May 15th, 2017
Cette méthode vise à localiser des défauts de sous-surface verticaux. Ici, nous couplons un laser avec un modulateur de lumière spatiale et déclenchons son entrée vidéo pour chauffer une surface d'échantillon de manière déterministe avec deux lignes modulées anti-phases lors de l'acquisition d'images thermiques hautement résolues. La position des défauts est extraite de l'évaluation des minimums d'interférence des ondes thermiques.
L’objectif global de cette méthode est d’utiliser le chauffage structuré et l’imagerie thermique à haute résolution de manière non destructive et sans contact pour localiser les défauts souterrains perpendiculairement orientés à la surface d’un échantillon d’acier. Cette méthode peut aider à répondre à des questions clés dans le domaine de l’imagerie thermique.

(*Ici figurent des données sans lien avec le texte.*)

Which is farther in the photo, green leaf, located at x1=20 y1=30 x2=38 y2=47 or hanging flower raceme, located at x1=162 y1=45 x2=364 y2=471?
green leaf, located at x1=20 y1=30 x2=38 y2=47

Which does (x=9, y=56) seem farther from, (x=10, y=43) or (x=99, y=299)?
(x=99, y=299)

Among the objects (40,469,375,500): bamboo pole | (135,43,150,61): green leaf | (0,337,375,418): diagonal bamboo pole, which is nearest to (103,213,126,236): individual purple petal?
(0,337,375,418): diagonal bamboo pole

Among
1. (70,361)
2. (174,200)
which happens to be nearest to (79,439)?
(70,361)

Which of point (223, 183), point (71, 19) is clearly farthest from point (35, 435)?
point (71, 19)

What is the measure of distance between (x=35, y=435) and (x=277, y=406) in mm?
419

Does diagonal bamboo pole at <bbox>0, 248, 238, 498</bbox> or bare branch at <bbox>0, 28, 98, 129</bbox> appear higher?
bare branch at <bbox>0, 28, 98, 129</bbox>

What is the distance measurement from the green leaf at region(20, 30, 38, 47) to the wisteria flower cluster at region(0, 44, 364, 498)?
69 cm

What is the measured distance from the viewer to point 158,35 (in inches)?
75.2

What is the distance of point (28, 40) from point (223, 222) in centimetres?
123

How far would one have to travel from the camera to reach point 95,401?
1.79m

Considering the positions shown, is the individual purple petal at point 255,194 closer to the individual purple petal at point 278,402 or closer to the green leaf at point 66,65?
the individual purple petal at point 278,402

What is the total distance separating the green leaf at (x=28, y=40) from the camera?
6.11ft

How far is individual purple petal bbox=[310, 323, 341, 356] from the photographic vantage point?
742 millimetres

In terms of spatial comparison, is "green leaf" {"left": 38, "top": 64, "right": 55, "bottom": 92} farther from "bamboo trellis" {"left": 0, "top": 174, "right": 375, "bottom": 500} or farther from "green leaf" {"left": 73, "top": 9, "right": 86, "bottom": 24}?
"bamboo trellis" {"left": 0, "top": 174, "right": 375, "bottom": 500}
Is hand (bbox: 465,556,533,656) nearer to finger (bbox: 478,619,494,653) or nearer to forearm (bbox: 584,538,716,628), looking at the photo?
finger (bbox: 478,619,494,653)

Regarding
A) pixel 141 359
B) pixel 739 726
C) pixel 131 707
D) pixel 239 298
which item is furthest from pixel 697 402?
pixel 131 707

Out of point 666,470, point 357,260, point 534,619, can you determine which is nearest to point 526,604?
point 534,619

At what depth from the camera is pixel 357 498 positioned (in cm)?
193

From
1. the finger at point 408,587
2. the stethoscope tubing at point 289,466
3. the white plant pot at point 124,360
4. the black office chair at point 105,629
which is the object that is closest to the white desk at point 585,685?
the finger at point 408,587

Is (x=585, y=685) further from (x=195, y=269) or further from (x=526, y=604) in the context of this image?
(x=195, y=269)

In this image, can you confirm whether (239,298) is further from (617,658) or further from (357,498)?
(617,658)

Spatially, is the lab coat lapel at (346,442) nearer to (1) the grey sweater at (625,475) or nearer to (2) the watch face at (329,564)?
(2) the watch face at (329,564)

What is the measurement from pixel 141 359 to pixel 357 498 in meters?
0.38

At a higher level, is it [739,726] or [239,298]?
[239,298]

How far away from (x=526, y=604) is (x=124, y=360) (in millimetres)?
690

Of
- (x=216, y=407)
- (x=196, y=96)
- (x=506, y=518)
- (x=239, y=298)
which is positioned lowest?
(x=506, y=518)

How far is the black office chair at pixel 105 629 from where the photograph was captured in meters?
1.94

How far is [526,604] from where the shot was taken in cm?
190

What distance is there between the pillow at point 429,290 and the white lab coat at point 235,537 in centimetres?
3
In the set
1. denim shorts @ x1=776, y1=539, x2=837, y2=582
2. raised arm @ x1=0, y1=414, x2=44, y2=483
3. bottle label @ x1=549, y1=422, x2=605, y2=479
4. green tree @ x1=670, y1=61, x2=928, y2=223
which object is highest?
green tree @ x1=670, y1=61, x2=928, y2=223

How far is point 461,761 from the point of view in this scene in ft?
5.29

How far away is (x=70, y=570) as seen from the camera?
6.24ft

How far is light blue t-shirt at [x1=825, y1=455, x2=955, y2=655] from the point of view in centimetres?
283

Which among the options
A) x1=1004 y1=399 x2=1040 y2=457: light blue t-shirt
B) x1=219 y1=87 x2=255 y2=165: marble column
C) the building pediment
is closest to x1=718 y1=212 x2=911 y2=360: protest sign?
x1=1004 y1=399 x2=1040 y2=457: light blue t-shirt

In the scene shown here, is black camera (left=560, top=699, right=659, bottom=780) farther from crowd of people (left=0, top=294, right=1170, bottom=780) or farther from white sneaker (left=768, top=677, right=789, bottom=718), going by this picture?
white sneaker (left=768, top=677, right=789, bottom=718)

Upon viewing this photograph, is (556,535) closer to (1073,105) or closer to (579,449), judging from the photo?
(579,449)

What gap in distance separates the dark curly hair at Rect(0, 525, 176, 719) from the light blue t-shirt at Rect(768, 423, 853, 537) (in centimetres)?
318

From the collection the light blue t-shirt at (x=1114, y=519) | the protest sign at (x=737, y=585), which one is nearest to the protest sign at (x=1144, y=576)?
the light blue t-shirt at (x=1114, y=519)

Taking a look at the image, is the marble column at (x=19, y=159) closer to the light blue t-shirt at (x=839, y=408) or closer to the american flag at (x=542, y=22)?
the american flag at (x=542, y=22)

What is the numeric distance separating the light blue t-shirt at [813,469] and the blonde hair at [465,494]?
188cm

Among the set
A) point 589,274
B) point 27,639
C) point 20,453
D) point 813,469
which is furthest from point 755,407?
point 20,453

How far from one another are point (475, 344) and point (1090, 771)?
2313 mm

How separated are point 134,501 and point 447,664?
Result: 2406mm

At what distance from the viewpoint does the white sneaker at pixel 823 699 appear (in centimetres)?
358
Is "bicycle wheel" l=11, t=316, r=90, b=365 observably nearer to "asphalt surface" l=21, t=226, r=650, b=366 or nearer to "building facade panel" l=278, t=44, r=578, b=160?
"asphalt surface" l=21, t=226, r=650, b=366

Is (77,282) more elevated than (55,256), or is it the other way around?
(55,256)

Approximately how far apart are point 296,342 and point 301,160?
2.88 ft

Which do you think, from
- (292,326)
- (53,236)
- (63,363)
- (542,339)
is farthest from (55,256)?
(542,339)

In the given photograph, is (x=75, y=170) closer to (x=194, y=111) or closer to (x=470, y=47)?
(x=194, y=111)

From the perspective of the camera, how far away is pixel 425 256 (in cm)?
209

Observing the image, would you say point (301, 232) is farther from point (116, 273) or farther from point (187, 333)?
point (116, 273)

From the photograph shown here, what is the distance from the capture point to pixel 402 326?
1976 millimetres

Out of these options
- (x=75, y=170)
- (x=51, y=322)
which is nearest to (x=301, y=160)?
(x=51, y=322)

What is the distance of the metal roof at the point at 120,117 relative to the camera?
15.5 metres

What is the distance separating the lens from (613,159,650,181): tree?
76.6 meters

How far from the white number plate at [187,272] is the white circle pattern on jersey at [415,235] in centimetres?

Par exemple, la taille et la profondeur d’un défaut pour être détecté.
Le principal avantage de cette technique est que nous pouvons générer des champs d’ondes thermiques qui se propagent dans le plan d’observation, ce qui rend l’approche très sensible aux défauts orientés perpendiculairement. Ce système de thermographie photothermique projeté par laser est disposé sur une plaque d’essai de paillasse. Ce système a subi la plupart des étapes préparatoires nécessaires à l’utilisation dans une expérience.
À la tête du trajet du faisceau se trouve la source laser. Cette fibre laser est soutenue par un support de fibre laser. Ensuite, un télescope réduit le diamètre du faisceau du laser à une taille appropriée pour plus tard dans la ligne de faisceau.
Derrière l’échantillonneur de faisceau, une tête de wattmètre de 500 watts absorbe une grande partie de l’énergie du faisceau pour permettre au laser de fonctionner à pleine puissance. À partir d’un échantillonneur de faisceau, le faisceau se poursuit via un miroir jusqu’à un kit de développement de projecteur. Il s’agit d’un projecteur commercial démonté avec son moteur d’éclairage et ses lentilles retirés.
Pour l’expérience, collimatez le faisceau pour qu’il entre dans le projecteur. Après être passé à travers le projecteur, le faisceau rencontrera l’échantillon qui sera monté sur une platine de traduction de contrôle informatique. Pour compléter cette configuration, procurez-vous un objectif de 100 millimètres de distance focale pour le projecteur.
Fixez l’objectif à l’objectif du projecteur juste avant l’étape de translation. Ensuite, utilisez une lampe de poche LED comme source de lumière d’entrée dans le projecteur. Placez une feuille de papier blanche devant l’objectif et déplacez-la jusqu’à ce qu’il y ait un rectangle lumineux net sur la feuille indiquant la position du plan de l’image.
À ce stade, obtenez un échantillon à utiliser dans l’expérience. Montez l’échantillon dans le trajet du faisceau sur la platine de translation linéaire équipée d’une prise de laboratoire. Soulevez l’échantillon à l’aide du cric de laboratoire de manière à ce que son haut soit aligné avec le haut du rectangle projeté.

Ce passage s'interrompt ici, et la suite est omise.